Dedicated, per-rule documentation pages are planned for a later release. In the meantime, `argusf rule` is the authoritative source, and you can always read the current ruleset in the [source](https://github.com/mmcateer13/argusf/tree/development/src/argusf/analysis/rules/rulesets).

## Contributing & Support

Contributions are welcome. For bug reports, questions, or feature requests, please [open an issue](https://github.com/mmcateer13/argusf/issues).

If you would like to contribute code, see [CONTRIBUTING.md](CONTRIBUTING.md) for setup instructions and guidelines.

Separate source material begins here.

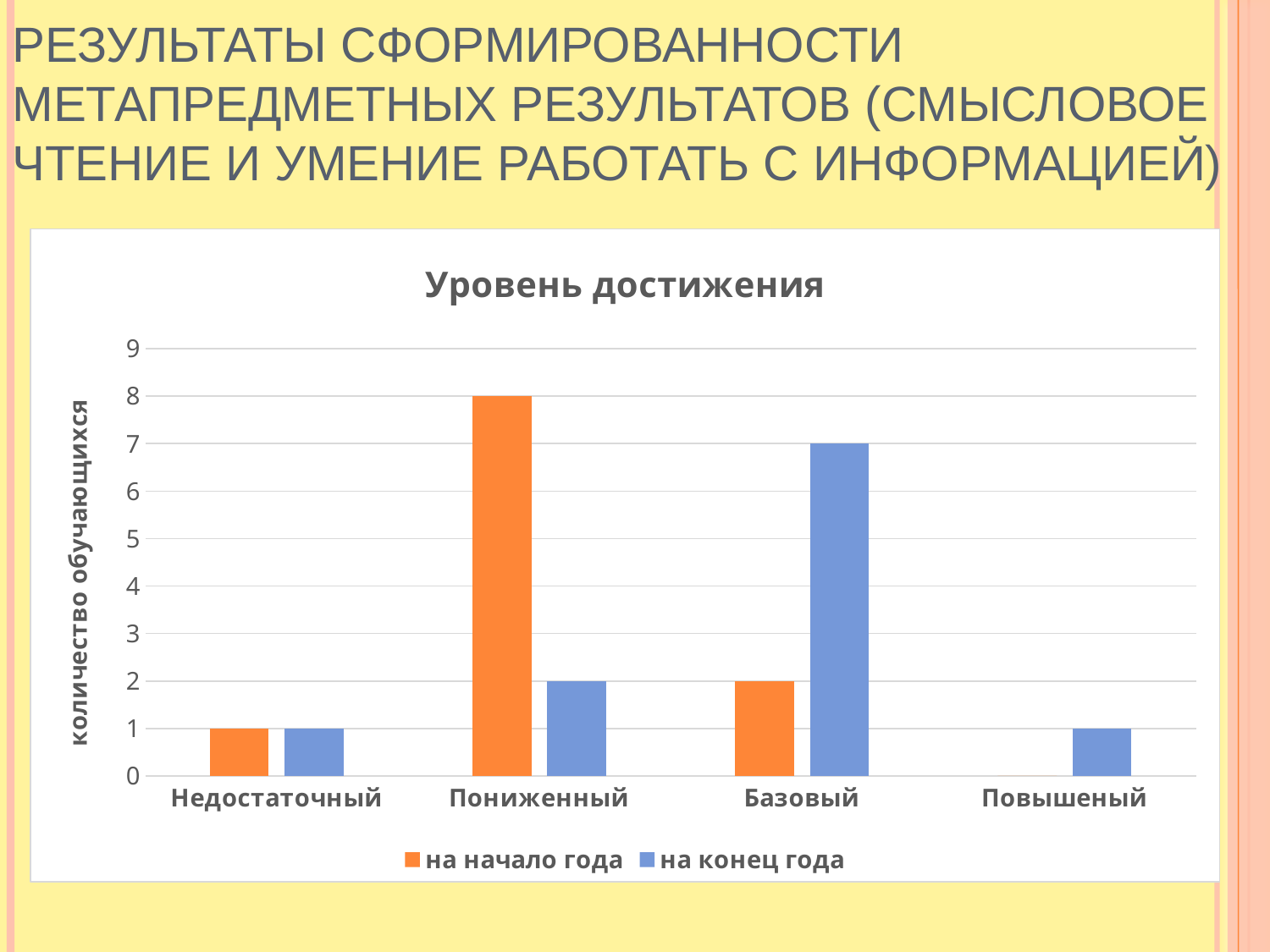
For Базовый, which series has the larger value: на начало года or на конец года? на конец года How many series does the legend list? 2 What is the title of the chart? Уровень достижения What is the value for Базовый in the series на конец года? 7 Which category has the highest value in the series на начало года? Пониженный Which category has the highest value in the series на конец года? Базовый How many categories are shown on the x axis? 4 What is the value for Пониженный in the series на начало года? 8 What kind of chart is shown on the slide? bar chart What is the label of the y axis? количество обучающихся What is the difference between the на начало года and на конец года values for Пониженный? 6 What is the value for Повышеный in the series на конец года? 1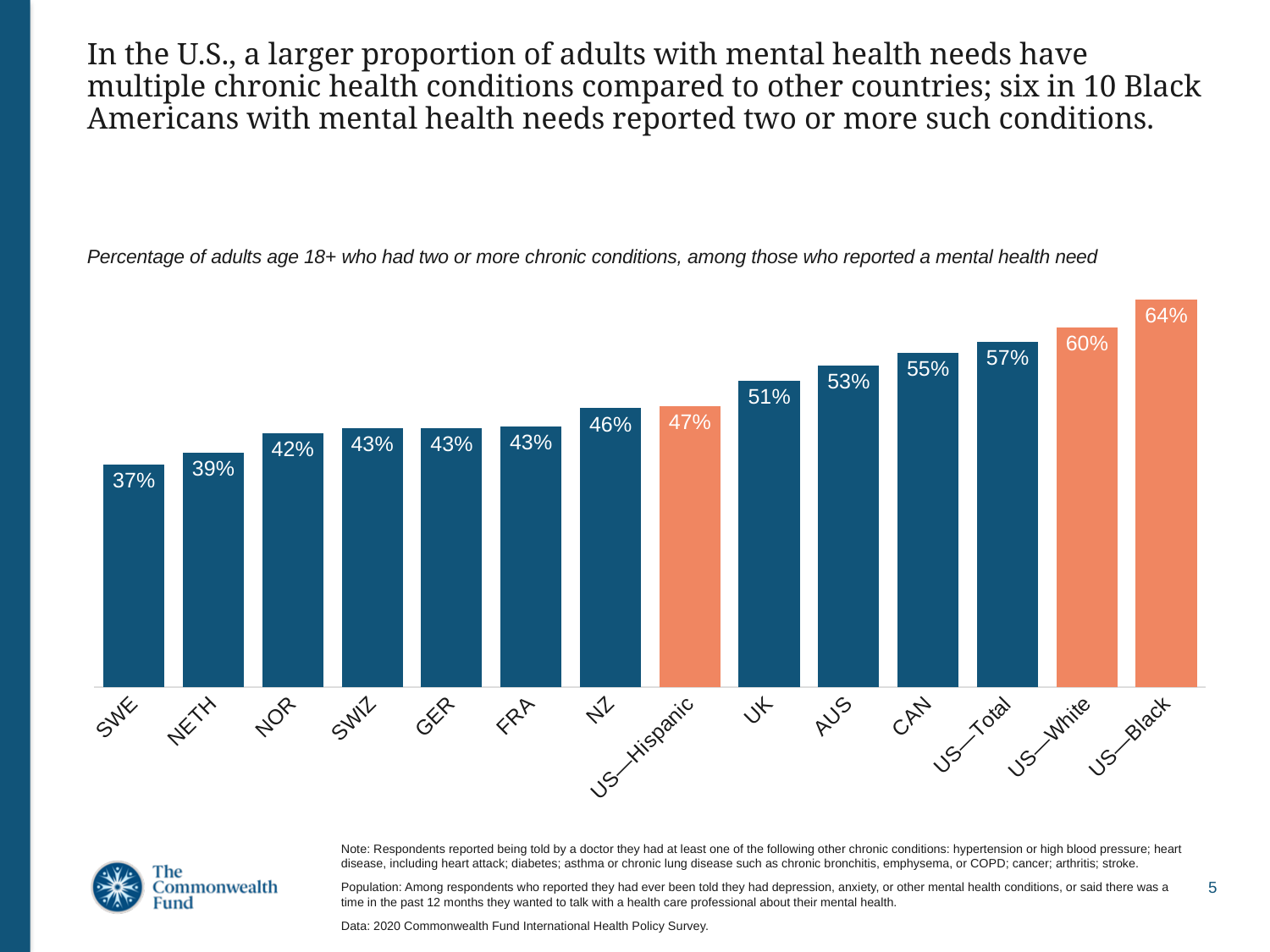
Which category has the highest value? US—Black What is the value for CAN? 55% What kind of chart is this? Bar chart Which category has the lowest value? SWE Which is larger, the value for UK or the value for NZ? UK What is the value for SWE? 37% What is the difference between the values for US—Total and SWE? 20% Do the values rise or fall from left to right along the x axis? Rise What is the difference between the values for US—Black and US—White? 4% How many bars are shown in orange rather than blue? 3 How many categories are shown on the x axis? 14 What is the value for US—Hispanic? 47%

To report a security vulnerability, please follow the process in [SECURITY.md](SECURITY.md) rather than opening a public issue.

## Acknowledgements

This project is a faithful iteration on the dissertation project that I completed in my final year of study at [Queen's University Belfast](https://www.qub.ac.uk/), under the supervision of [Prof. Austen Rainer](https://pure.qub.ac.uk/en/persons/austen-rainer/) and [Dr. David Cutting](https://pure.qub.ac.uk/en/persons/david-cutting/). Their support throughout the project's initial development is part of the reason I felt so eager to continue this project today.

A shoutout to the [Astral](https://astral.sh/) team who designed tools such as [ruff](https://github.com/astral-sh/ruff), [uv](https://github.com/astral-sh/uv), and [ty](https://github.com/astral-sh/ty). As an engineer whose (fairly short) career experience is almost entirely Python, the improvements their tooling has made in developer experience across the Python ecosystem has been nothing short of extraordinary. This tool takes heavy inspiration from the `ruff` linter, in an attempt to take even a fraction of this transformative DevEx improvement into the Fortran community!

## License

argusf is licensed under the [MIT License](LICENSE).